Performance Analysis
Introduction
This guide provides a comprehensive approach to analyzing performance issues:
Step 1: Initial Server Performance Check (15 Minutes)
1.1 Memory-Related Checks
Check for OutOfMemory Errors:
Run the following command to search for OutOfMemory errors in the server logs:
CODEgrep OutOfMemory ~/work/logs/server-0.*.log
Check if there are any heap dump files created with a recent timestamp:
CODEls -ltr /opt/corpus/*.hprof
If OutOfMemory errors are found:
Identify the command that caused the OutOfMemory error from the logs.
Send the automatically created heap dump file (*.hprof) and the relevant server logs to your support team for further analysis.
1.2 CPU-Related Checks
Check for High CPU Usage:
Log in via SSH.
Execute the Unix
top
command and watch it for a few seconds.Identify if any threads are hogging the CPU by using the
top
command:
top -H -p <censhareServerPID>
If a thread is consuming excessive CPU:
Create 5 thread dumps using
cssjstack
:CODEfor i in {1..5}; do cssjstack <censhareServerPID> > thread_dump_$i.txt; sleep 5; done
Send the thread dumps, relevant server logs, and a screenshot of the Admin-Client to your support team for further analysis.

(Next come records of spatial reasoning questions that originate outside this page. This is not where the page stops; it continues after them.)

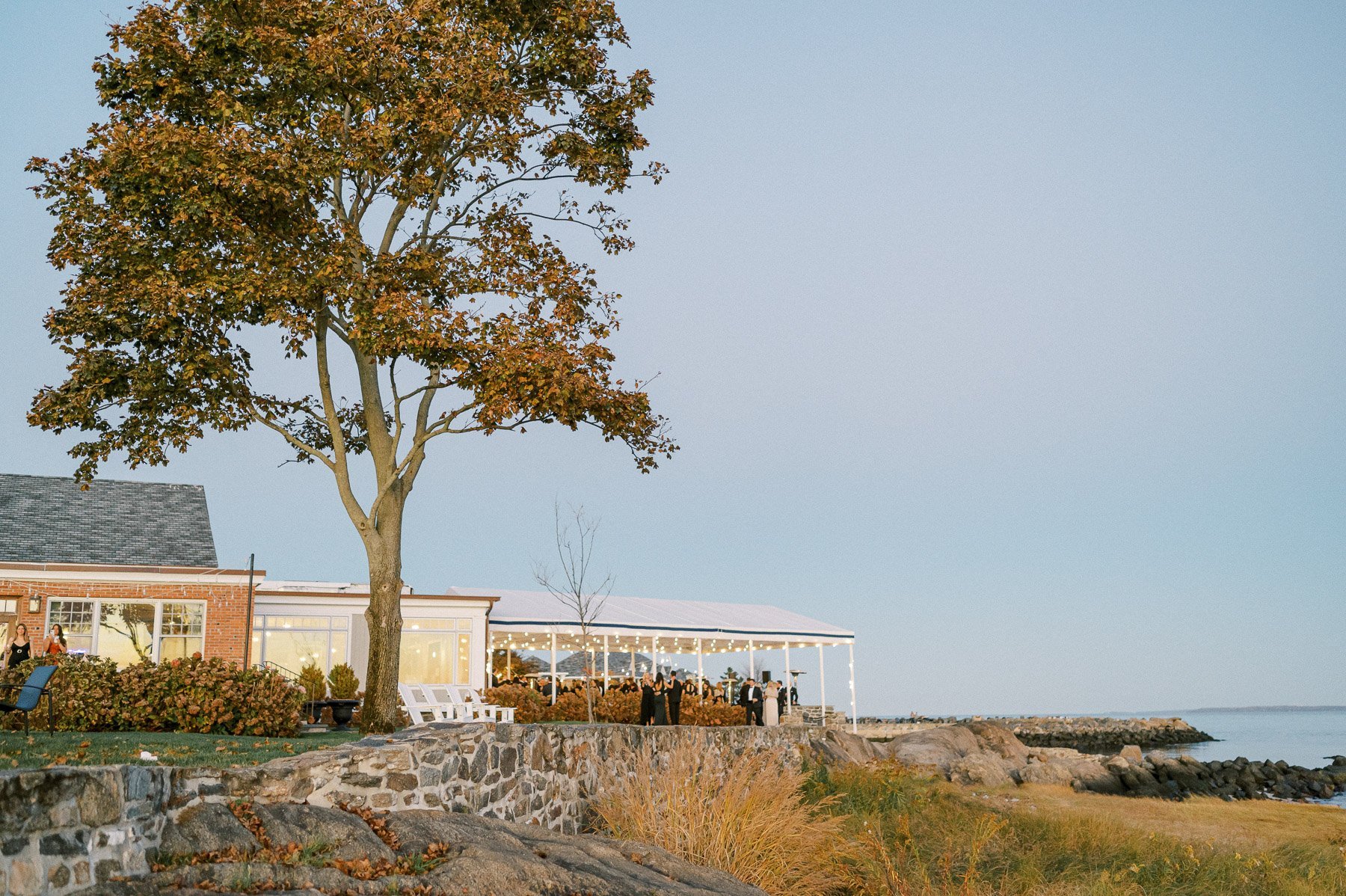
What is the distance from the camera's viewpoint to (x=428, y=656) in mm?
27891

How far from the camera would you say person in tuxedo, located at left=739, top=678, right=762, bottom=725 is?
2298 centimetres

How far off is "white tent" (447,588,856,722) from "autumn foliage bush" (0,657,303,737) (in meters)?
12.2

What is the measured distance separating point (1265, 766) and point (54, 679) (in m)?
36.4

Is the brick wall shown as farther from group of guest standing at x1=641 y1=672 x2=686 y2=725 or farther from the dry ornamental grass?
the dry ornamental grass

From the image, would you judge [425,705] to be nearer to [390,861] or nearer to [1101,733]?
[390,861]

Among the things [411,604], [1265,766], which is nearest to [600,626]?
[411,604]

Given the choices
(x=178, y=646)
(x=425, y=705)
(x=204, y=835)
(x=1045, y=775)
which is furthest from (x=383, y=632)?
(x=1045, y=775)

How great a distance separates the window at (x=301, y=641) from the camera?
26.0m

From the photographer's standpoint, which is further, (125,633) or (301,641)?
(301,641)

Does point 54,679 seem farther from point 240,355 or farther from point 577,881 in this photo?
point 577,881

1.3 Check censhare Diagrams
Log into the censhare Admin Client.
Go to Status | Diagrams, open it and take a screenshot of it (#analysis data).
Check if there are peaks (needs some experience).
Clue: Peaks can be of two types. The line goes up above normal and comes down after some time. This shows there was a problem, but the censhare Server has recovered. If the line goes up above normal and continues to be there, it shows that the problem still exists and may require a server restart.
1.4 Documentation and Next Steps
If server performance is OK:
Communicate with the customer or partner using a predefined template to gather more detailed information about the performance issue.
Step 2: Gather Detailed Information from the Customer
2.1 Understand the Problem
What exactly is slow?
Login / log out
Search functions, edit metadata (CDB or Oracle database)
Asset operations (e.g., check-in, check-out)
Network, Storage, Oracle database, triggered post-processes
Previews generation (parallelism, 3rd-party command forking)
Special module issues (e.g., attribute inheritance, archiving/de-archiving)
When exactly is it slow?
Specific recent timeframes (e.g., since the last xx hours, or at specific times)
Has something been changed?
User load changes (e.g., more users than before)
Internal configuration changes (e.g., JVM/GC memory configuration, CDB configuration changes, new file system added)
Oracle database changes (e.g., decreased SGA size, Archivelog mode activated)
Operating system changes (e.g., updates, swap removed)
Storage changes (e.g., firmware update, NFS parameters)
Network changes (e.g., DNS, bandwidth, latency)
Where does the performance issue occur?
Only within the censhare Web-Client
Only within the censhare Client
Client-independent issue (occurs on all workstations with all logged-in users)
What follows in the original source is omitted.